Trauer: Brigitte Bardot, Filmikone, verstorben
Ein Leben im Rampenlicht
Das Cover Nummer 252 vom 8. Mai 1950 der französischen Magazin-Ikone „Elle“ markiert einen entscheidenden Wendepunkt im Leben der damals 15-jährigen Brigitte Bardot. Der Regisseur Marc Allégret plant den Dreh eines Films und lädt Bardot ein. Zu dieser Zeit ist Roger Vadim, der spätere selbstständige Regisseur, noch Allégrets Assistent und soll mit ihr Probeaufnahmen machen. Die beiden beginnen eine leidenschaftliche Affäre. Obwohl aus dem Film nichts wird, heiraten Bardot und Vadim drei Jahre später. Ihr erster berühmter Film entsteht: „Und ewig lockt das Weib“ (1956), der aufgrund der offenen Erotik damals als Skandalfilm gilt.

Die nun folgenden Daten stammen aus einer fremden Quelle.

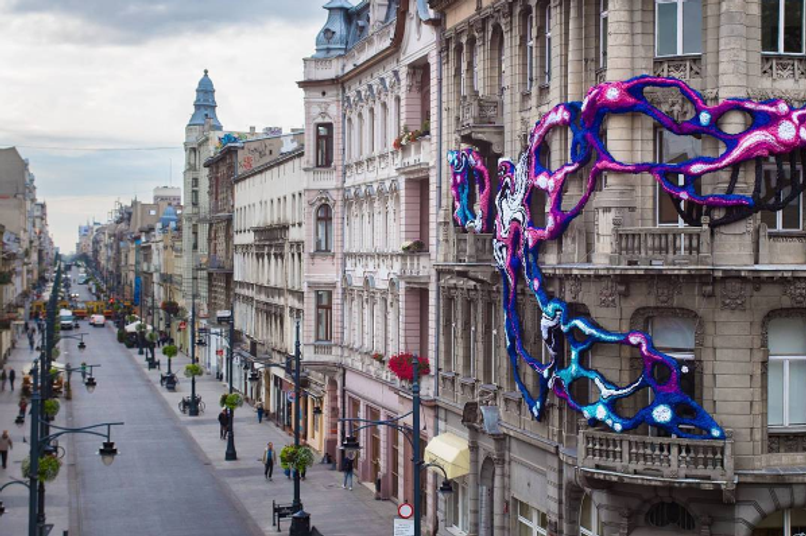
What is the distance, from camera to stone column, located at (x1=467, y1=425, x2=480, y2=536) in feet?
115

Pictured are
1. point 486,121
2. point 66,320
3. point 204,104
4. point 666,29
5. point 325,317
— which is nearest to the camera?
point 666,29

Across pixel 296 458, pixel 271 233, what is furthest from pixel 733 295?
pixel 271 233

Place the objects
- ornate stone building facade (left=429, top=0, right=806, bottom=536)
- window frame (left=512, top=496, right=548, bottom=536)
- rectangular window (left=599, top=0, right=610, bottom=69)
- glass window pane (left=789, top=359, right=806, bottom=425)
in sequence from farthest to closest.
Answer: window frame (left=512, top=496, right=548, bottom=536)
rectangular window (left=599, top=0, right=610, bottom=69)
glass window pane (left=789, top=359, right=806, bottom=425)
ornate stone building facade (left=429, top=0, right=806, bottom=536)

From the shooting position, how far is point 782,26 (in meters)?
25.2

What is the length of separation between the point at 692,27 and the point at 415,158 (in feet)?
57.1

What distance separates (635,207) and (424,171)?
15.8 metres

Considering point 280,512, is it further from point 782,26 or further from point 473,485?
point 782,26

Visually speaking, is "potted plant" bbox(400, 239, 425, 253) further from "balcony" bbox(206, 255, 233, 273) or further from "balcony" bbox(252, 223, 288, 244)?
"balcony" bbox(206, 255, 233, 273)

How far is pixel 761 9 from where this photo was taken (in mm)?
24969

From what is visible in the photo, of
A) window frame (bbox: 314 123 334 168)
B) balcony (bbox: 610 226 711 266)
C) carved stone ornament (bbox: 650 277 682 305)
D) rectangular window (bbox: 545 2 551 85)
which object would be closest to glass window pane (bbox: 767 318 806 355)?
carved stone ornament (bbox: 650 277 682 305)

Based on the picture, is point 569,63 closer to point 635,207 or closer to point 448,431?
point 635,207


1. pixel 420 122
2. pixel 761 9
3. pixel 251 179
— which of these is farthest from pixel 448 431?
pixel 251 179

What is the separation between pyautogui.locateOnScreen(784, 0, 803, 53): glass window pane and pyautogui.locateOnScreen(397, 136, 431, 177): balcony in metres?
16.1

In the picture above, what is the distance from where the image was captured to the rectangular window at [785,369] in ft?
82.6
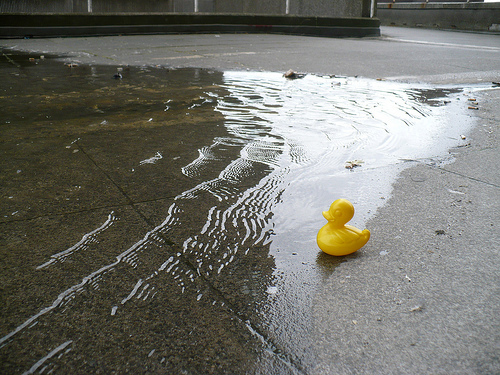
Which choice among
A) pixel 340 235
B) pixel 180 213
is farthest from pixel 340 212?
pixel 180 213

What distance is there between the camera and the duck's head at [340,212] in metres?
1.88

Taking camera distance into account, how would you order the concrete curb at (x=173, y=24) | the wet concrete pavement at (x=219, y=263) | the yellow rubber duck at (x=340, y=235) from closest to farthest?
the wet concrete pavement at (x=219, y=263)
the yellow rubber duck at (x=340, y=235)
the concrete curb at (x=173, y=24)

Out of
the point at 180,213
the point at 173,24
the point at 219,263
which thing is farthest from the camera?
the point at 173,24

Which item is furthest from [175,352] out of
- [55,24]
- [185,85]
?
[55,24]

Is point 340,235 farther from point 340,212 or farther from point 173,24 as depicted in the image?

Frühe Jahre und Karrierebeginn
Brigitte Anne-Marie Bardot wird am 28. September 1934 in Paris geboren, in wohlhabenden Verhältnissen. Zunächst will sie Ballerina werden und trainiert fleißig, sogar im Konservatorium. Trotzdem wird sie nicht Tänzerin, sondern Schauspielerin. Doch die Liebe zum Tanzen bleibt ihr erhalten. Ob in „Und ewig lockt das Weib“, 1965 in „Viva Maria!“ mit Jeanne Moreau oder in „Don Juan 73“ (1973) – Bardot tanzt immer wieder. In ihrem ersten großen Film ist sie zwar noch nicht vollständig gefordert, doch die 95 Minuten machen sie über Nacht zum Star und beenden gleichzeitig ihre junge Ehe mit Vadim.
Das Licht des Ruhms
Im Alter von 22 Jahren ist Brigitte Bardot bereits bei allen Fotografen beliebt. Sie hasst es jedoch, ständig fotografiert zu werden. Um der „Hölle der Popularität“ zu entgehen, kauft sie die Villa „La Madrague“ in St. Tropez. Später wird ihr späterer Ehemann Gunter Sachs dort abertausende Rosenblätter abwerfen lassen.
Erfolge und Konflikte
Nach „Und ewig lockt das Weib“ folgen unvergessene Streifen. Ein weiterer Erfolg ist das Morddrama „Die Wahrheit“ aus dem Jahr 1960. Während einer Szene, in der Bardot weinen sollte, beginnt sie jedoch zu lachen. Der Regisseur Henri-Georges Clouzot schreit sie an, schüttelt sie und tritt ihr auf den Fuß, um sie zum Weinen zu bringen. Bardot reagiert ohne Furcht und auf ihre eigene Art – mit einer Ohrfeige. Danach verlässt sie den Drehort, während sie das Chanson trällert: „Ich bin, wie ich bin, ich kann das auch nicht ändern.“
Vielfältige Talente
Bardot hadert mit der „grausamen“ Welt des Films, in der man „genommen und wieder weggeworfen wird“. Mit 26 Jahren versucht sie sogar Selbstmord, dreht aber weiter. Es folgt das Meisterwerk der Regielegende Jean-Luc Godard „Die Verachtung“ (1963) mit Michel Piccoli. Bardots Talent entwickelt sich, sie wird zunehmend ernsthaftere Schauspielerin. Gleichzeitig erweitert sie ihr Repertoire und fängt an zu singen. „Bubble Gum“ (1965) und „Harley Davidson“ (1967), beide von Serge Gainsbourg geschrieben, werden zu Hits. In ihrer Karriere nimmt sie rund 80 Lieder auf.
Späte Reflexionen
Zu einem späteren Zeitpunkt zeigt sich vielleicht eine gewisse Milde. Im Jahr 2023, mit 88 Jahren, gesteht sie in einem Interview mit dem französischen Sender Canal+, dass sie bedauere, keinen Kontakt zu ihrem Sohn zu haben. Die Ironie daran: Obwohl Bardot ein erzkonservatives Familienbild vertrat, hatte sie die Erziehung ihres Kindes kurz nach der Geburt dem Vater überlassen.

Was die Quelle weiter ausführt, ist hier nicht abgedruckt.